Benschop wants radio license too

Benschop wants radio license too

Social activist and internet radio talk show host Mark Benschop has written to President Donald Ramotar inquiring about the status of his application for a radio license. According to the letter which was seen by News Source, Mr. Benschop first applied for his radio license in 2009 through the National Frequency Management Unit and Minister of Information at the time, President Bharrat Jagdeo.

Benschop said he received acknowledgement of his application from the former President and the NFMU but since then he has heard nothing else about his application and whether they intend to grant him a license.

In his letter to President Ramotar, the talk show host who is critical of politicians and the way they handle the “people’s business” explained that his radio station would be a community station which will focus on news, music, current affairs and entertainment and will be open to Guyanese of all races, religions, sexual preference and political views. He said his station will be one to give a voice to everyone.

Mr.
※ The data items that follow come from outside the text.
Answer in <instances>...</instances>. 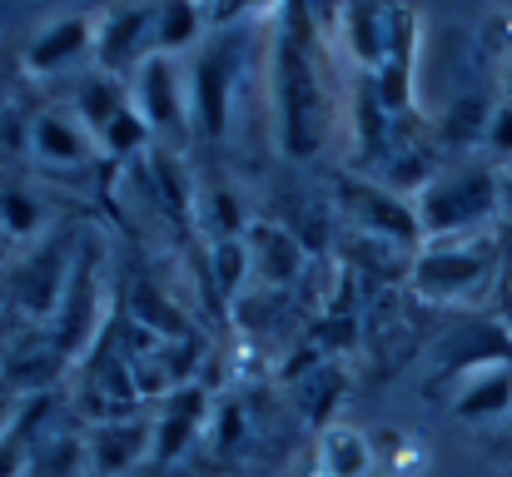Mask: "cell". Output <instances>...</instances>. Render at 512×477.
Segmentation results:
<instances>
[{"instance_id":"1","label":"cell","mask_w":512,"mask_h":477,"mask_svg":"<svg viewBox=\"0 0 512 477\" xmlns=\"http://www.w3.org/2000/svg\"><path fill=\"white\" fill-rule=\"evenodd\" d=\"M319 35H314V15L304 5H294L284 15V30L274 40V105H279V145L294 159H314L324 150L329 120H334V100L324 85V65H319Z\"/></svg>"},{"instance_id":"2","label":"cell","mask_w":512,"mask_h":477,"mask_svg":"<svg viewBox=\"0 0 512 477\" xmlns=\"http://www.w3.org/2000/svg\"><path fill=\"white\" fill-rule=\"evenodd\" d=\"M413 204H418L423 244H443V239H458V234L478 229V224L503 204V179H498L488 164L443 169Z\"/></svg>"},{"instance_id":"3","label":"cell","mask_w":512,"mask_h":477,"mask_svg":"<svg viewBox=\"0 0 512 477\" xmlns=\"http://www.w3.org/2000/svg\"><path fill=\"white\" fill-rule=\"evenodd\" d=\"M249 45H254L249 20H234L209 35V45L199 50V60L189 70V110L209 140H219L229 130V100H234V80L249 65Z\"/></svg>"},{"instance_id":"4","label":"cell","mask_w":512,"mask_h":477,"mask_svg":"<svg viewBox=\"0 0 512 477\" xmlns=\"http://www.w3.org/2000/svg\"><path fill=\"white\" fill-rule=\"evenodd\" d=\"M493 244L473 239V244H428L413 259V289L428 299H458L468 289H478L493 274Z\"/></svg>"},{"instance_id":"5","label":"cell","mask_w":512,"mask_h":477,"mask_svg":"<svg viewBox=\"0 0 512 477\" xmlns=\"http://www.w3.org/2000/svg\"><path fill=\"white\" fill-rule=\"evenodd\" d=\"M95 249L90 254H75V269H70V284H65V299L50 318V338L65 358H80L90 353L95 333H100V269H95Z\"/></svg>"},{"instance_id":"6","label":"cell","mask_w":512,"mask_h":477,"mask_svg":"<svg viewBox=\"0 0 512 477\" xmlns=\"http://www.w3.org/2000/svg\"><path fill=\"white\" fill-rule=\"evenodd\" d=\"M339 199L358 219V229H368L388 244H423L418 204H408V194H393L388 184H368V179H339Z\"/></svg>"},{"instance_id":"7","label":"cell","mask_w":512,"mask_h":477,"mask_svg":"<svg viewBox=\"0 0 512 477\" xmlns=\"http://www.w3.org/2000/svg\"><path fill=\"white\" fill-rule=\"evenodd\" d=\"M155 5H135V10H110L95 25V60L105 75H140V65L155 55Z\"/></svg>"},{"instance_id":"8","label":"cell","mask_w":512,"mask_h":477,"mask_svg":"<svg viewBox=\"0 0 512 477\" xmlns=\"http://www.w3.org/2000/svg\"><path fill=\"white\" fill-rule=\"evenodd\" d=\"M135 80H140V85H135L140 115L150 120V130L179 145V140L189 135V90H184V75H179L174 55H160V50H155V55L140 65Z\"/></svg>"},{"instance_id":"9","label":"cell","mask_w":512,"mask_h":477,"mask_svg":"<svg viewBox=\"0 0 512 477\" xmlns=\"http://www.w3.org/2000/svg\"><path fill=\"white\" fill-rule=\"evenodd\" d=\"M244 244H249V274L259 284H269V289H289L304 274V264H309L304 244L274 219H249Z\"/></svg>"},{"instance_id":"10","label":"cell","mask_w":512,"mask_h":477,"mask_svg":"<svg viewBox=\"0 0 512 477\" xmlns=\"http://www.w3.org/2000/svg\"><path fill=\"white\" fill-rule=\"evenodd\" d=\"M204 423H209V388H204V383H189V388H179L174 398H165V413H160V423H155V458H150V463H165V468L179 463L184 448L199 443Z\"/></svg>"},{"instance_id":"11","label":"cell","mask_w":512,"mask_h":477,"mask_svg":"<svg viewBox=\"0 0 512 477\" xmlns=\"http://www.w3.org/2000/svg\"><path fill=\"white\" fill-rule=\"evenodd\" d=\"M90 468L95 477H125L135 473L145 458H155V428L150 423H100L90 433Z\"/></svg>"},{"instance_id":"12","label":"cell","mask_w":512,"mask_h":477,"mask_svg":"<svg viewBox=\"0 0 512 477\" xmlns=\"http://www.w3.org/2000/svg\"><path fill=\"white\" fill-rule=\"evenodd\" d=\"M70 269H75V259L55 244H45L35 259H25L20 264V274H15V299L25 304V314L35 318H55V309H60V299H65V284H70Z\"/></svg>"},{"instance_id":"13","label":"cell","mask_w":512,"mask_h":477,"mask_svg":"<svg viewBox=\"0 0 512 477\" xmlns=\"http://www.w3.org/2000/svg\"><path fill=\"white\" fill-rule=\"evenodd\" d=\"M80 55H95V25L85 15H60L50 20L30 50H25V70L30 75H60L65 65H75Z\"/></svg>"},{"instance_id":"14","label":"cell","mask_w":512,"mask_h":477,"mask_svg":"<svg viewBox=\"0 0 512 477\" xmlns=\"http://www.w3.org/2000/svg\"><path fill=\"white\" fill-rule=\"evenodd\" d=\"M508 408H512V363H493V368L468 373V383L453 398V418L458 423H488V418H503Z\"/></svg>"},{"instance_id":"15","label":"cell","mask_w":512,"mask_h":477,"mask_svg":"<svg viewBox=\"0 0 512 477\" xmlns=\"http://www.w3.org/2000/svg\"><path fill=\"white\" fill-rule=\"evenodd\" d=\"M30 150H35V159H45L55 169H75V164L90 159V135L70 115H40L30 125Z\"/></svg>"},{"instance_id":"16","label":"cell","mask_w":512,"mask_h":477,"mask_svg":"<svg viewBox=\"0 0 512 477\" xmlns=\"http://www.w3.org/2000/svg\"><path fill=\"white\" fill-rule=\"evenodd\" d=\"M343 40H348L353 60L373 75L388 60V10H378V5H348L343 10Z\"/></svg>"},{"instance_id":"17","label":"cell","mask_w":512,"mask_h":477,"mask_svg":"<svg viewBox=\"0 0 512 477\" xmlns=\"http://www.w3.org/2000/svg\"><path fill=\"white\" fill-rule=\"evenodd\" d=\"M60 363H65V353L55 348V338L45 333V338H30V343H20L15 353H10V363H5V378H10V388H30L35 398L60 378Z\"/></svg>"},{"instance_id":"18","label":"cell","mask_w":512,"mask_h":477,"mask_svg":"<svg viewBox=\"0 0 512 477\" xmlns=\"http://www.w3.org/2000/svg\"><path fill=\"white\" fill-rule=\"evenodd\" d=\"M314 463L324 468V477H363L373 468V438H363L353 428H329L319 438Z\"/></svg>"},{"instance_id":"19","label":"cell","mask_w":512,"mask_h":477,"mask_svg":"<svg viewBox=\"0 0 512 477\" xmlns=\"http://www.w3.org/2000/svg\"><path fill=\"white\" fill-rule=\"evenodd\" d=\"M204 25H209V15H204L199 5H189V0L160 5V15H155V50H160V55H179L184 45L199 40Z\"/></svg>"},{"instance_id":"20","label":"cell","mask_w":512,"mask_h":477,"mask_svg":"<svg viewBox=\"0 0 512 477\" xmlns=\"http://www.w3.org/2000/svg\"><path fill=\"white\" fill-rule=\"evenodd\" d=\"M125 105H130V95H125V85H120L115 75H90L85 90H80V120H85L95 135H105Z\"/></svg>"},{"instance_id":"21","label":"cell","mask_w":512,"mask_h":477,"mask_svg":"<svg viewBox=\"0 0 512 477\" xmlns=\"http://www.w3.org/2000/svg\"><path fill=\"white\" fill-rule=\"evenodd\" d=\"M488 125H493L488 100H483V95H463L458 105H448L438 135H443V145H478V140L488 145Z\"/></svg>"},{"instance_id":"22","label":"cell","mask_w":512,"mask_h":477,"mask_svg":"<svg viewBox=\"0 0 512 477\" xmlns=\"http://www.w3.org/2000/svg\"><path fill=\"white\" fill-rule=\"evenodd\" d=\"M204 279L214 284L219 299H234L239 284L249 279V244L244 239H224V244H209V264H204Z\"/></svg>"},{"instance_id":"23","label":"cell","mask_w":512,"mask_h":477,"mask_svg":"<svg viewBox=\"0 0 512 477\" xmlns=\"http://www.w3.org/2000/svg\"><path fill=\"white\" fill-rule=\"evenodd\" d=\"M353 120H358V150L368 159L383 155V140H388V110H383V100H378V90H373V75H363L358 80V90H353Z\"/></svg>"},{"instance_id":"24","label":"cell","mask_w":512,"mask_h":477,"mask_svg":"<svg viewBox=\"0 0 512 477\" xmlns=\"http://www.w3.org/2000/svg\"><path fill=\"white\" fill-rule=\"evenodd\" d=\"M155 130H150V120L140 115V105H125L120 115H115V125L100 135V145H105V155L110 159H135V155H150L155 145Z\"/></svg>"},{"instance_id":"25","label":"cell","mask_w":512,"mask_h":477,"mask_svg":"<svg viewBox=\"0 0 512 477\" xmlns=\"http://www.w3.org/2000/svg\"><path fill=\"white\" fill-rule=\"evenodd\" d=\"M199 224L214 234V244H224V239H244V234H249V219H244V209H239V199H234L229 189H209V194H204V204H199Z\"/></svg>"},{"instance_id":"26","label":"cell","mask_w":512,"mask_h":477,"mask_svg":"<svg viewBox=\"0 0 512 477\" xmlns=\"http://www.w3.org/2000/svg\"><path fill=\"white\" fill-rule=\"evenodd\" d=\"M80 458H90V448L80 438H45V443H30V468L40 477H75Z\"/></svg>"},{"instance_id":"27","label":"cell","mask_w":512,"mask_h":477,"mask_svg":"<svg viewBox=\"0 0 512 477\" xmlns=\"http://www.w3.org/2000/svg\"><path fill=\"white\" fill-rule=\"evenodd\" d=\"M299 398H304V418L314 428H324V418L334 413V403L343 398V373L339 368H314L304 383H299Z\"/></svg>"},{"instance_id":"28","label":"cell","mask_w":512,"mask_h":477,"mask_svg":"<svg viewBox=\"0 0 512 477\" xmlns=\"http://www.w3.org/2000/svg\"><path fill=\"white\" fill-rule=\"evenodd\" d=\"M40 229V204L25 189H0V234L5 239H30Z\"/></svg>"},{"instance_id":"29","label":"cell","mask_w":512,"mask_h":477,"mask_svg":"<svg viewBox=\"0 0 512 477\" xmlns=\"http://www.w3.org/2000/svg\"><path fill=\"white\" fill-rule=\"evenodd\" d=\"M488 150H493V155H503V159H512V100L493 110V125H488Z\"/></svg>"},{"instance_id":"30","label":"cell","mask_w":512,"mask_h":477,"mask_svg":"<svg viewBox=\"0 0 512 477\" xmlns=\"http://www.w3.org/2000/svg\"><path fill=\"white\" fill-rule=\"evenodd\" d=\"M239 438H244V413H239V403H219V428H214V443L229 453Z\"/></svg>"},{"instance_id":"31","label":"cell","mask_w":512,"mask_h":477,"mask_svg":"<svg viewBox=\"0 0 512 477\" xmlns=\"http://www.w3.org/2000/svg\"><path fill=\"white\" fill-rule=\"evenodd\" d=\"M25 468H30V443L10 433V438L0 443V477H20Z\"/></svg>"},{"instance_id":"32","label":"cell","mask_w":512,"mask_h":477,"mask_svg":"<svg viewBox=\"0 0 512 477\" xmlns=\"http://www.w3.org/2000/svg\"><path fill=\"white\" fill-rule=\"evenodd\" d=\"M15 418H20V403H15L10 393H0V443L10 438V428H15Z\"/></svg>"},{"instance_id":"33","label":"cell","mask_w":512,"mask_h":477,"mask_svg":"<svg viewBox=\"0 0 512 477\" xmlns=\"http://www.w3.org/2000/svg\"><path fill=\"white\" fill-rule=\"evenodd\" d=\"M150 477H194V473L179 468V463H170V468H165V463H150Z\"/></svg>"},{"instance_id":"34","label":"cell","mask_w":512,"mask_h":477,"mask_svg":"<svg viewBox=\"0 0 512 477\" xmlns=\"http://www.w3.org/2000/svg\"><path fill=\"white\" fill-rule=\"evenodd\" d=\"M503 204L512 209V164H508V174H503Z\"/></svg>"},{"instance_id":"35","label":"cell","mask_w":512,"mask_h":477,"mask_svg":"<svg viewBox=\"0 0 512 477\" xmlns=\"http://www.w3.org/2000/svg\"><path fill=\"white\" fill-rule=\"evenodd\" d=\"M503 309H508V318H512V274H508V284H503Z\"/></svg>"},{"instance_id":"36","label":"cell","mask_w":512,"mask_h":477,"mask_svg":"<svg viewBox=\"0 0 512 477\" xmlns=\"http://www.w3.org/2000/svg\"><path fill=\"white\" fill-rule=\"evenodd\" d=\"M503 254L512 259V224H508V234H503Z\"/></svg>"},{"instance_id":"37","label":"cell","mask_w":512,"mask_h":477,"mask_svg":"<svg viewBox=\"0 0 512 477\" xmlns=\"http://www.w3.org/2000/svg\"><path fill=\"white\" fill-rule=\"evenodd\" d=\"M508 100H512V65H508Z\"/></svg>"},{"instance_id":"38","label":"cell","mask_w":512,"mask_h":477,"mask_svg":"<svg viewBox=\"0 0 512 477\" xmlns=\"http://www.w3.org/2000/svg\"><path fill=\"white\" fill-rule=\"evenodd\" d=\"M0 254H5V234H0Z\"/></svg>"}]
</instances>
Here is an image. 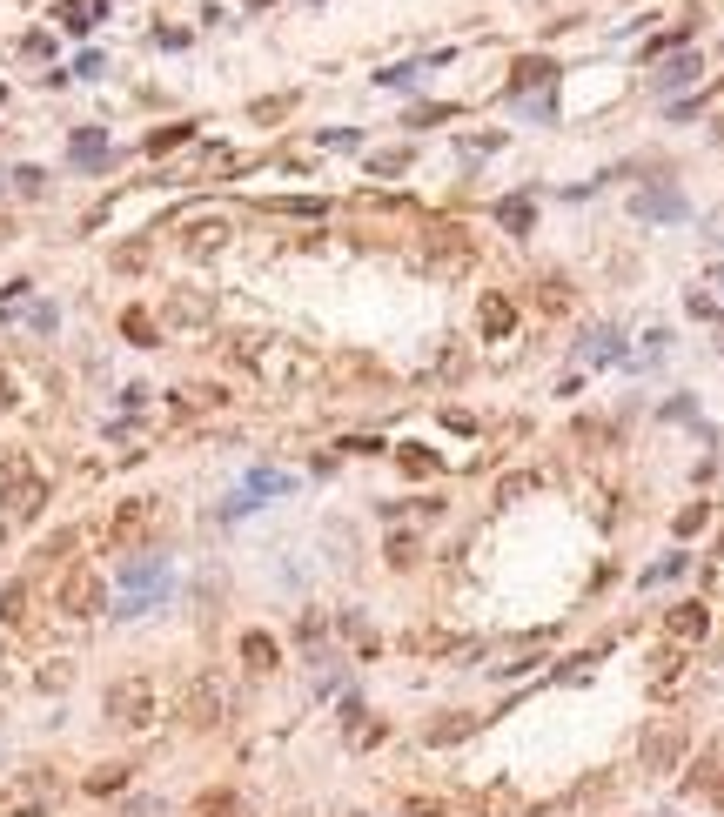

Benschop said he has noticed that many of the persons who have been granted license by the former President would have sent in their applications after him.

Mark Benschop who may be best known for his work as a social activist currently operates an internet radio station, benschopradio.com. The station features 24 hrs programming with nightly talk shows covering politics and the major news stories of the day. Benschop is known too to be a fierce critic of the People’s Progressive Party administration.

In the past he has complained of being targeted and victimized by the administration for his political views. He spent 5 years behind bars after he was charged with treason and the jury could not reach a unanimous verdict in his case.

The treason charge was heavily criticised by local and international human rights groups who believed that the government was trying to silence his criticism of them. He was released from prison after being pardoned by then President Bharrat Jagdeo who said at the time that he was releasing the talk show host from jail because he thought that Benschop had “learnt a lesson”.

The Government of Guyana is currently under pressure from a number of media and human rights groups to be transparent in the granting of radio licenses. Former President Jagdeo doled out 10 licenses just before he left office and sidelined a number of private and independent broadcasters and media companies in the process. Some of those media owners have since filed a lawsuit.

The United States has said the process used by Jagdeo was not transparent.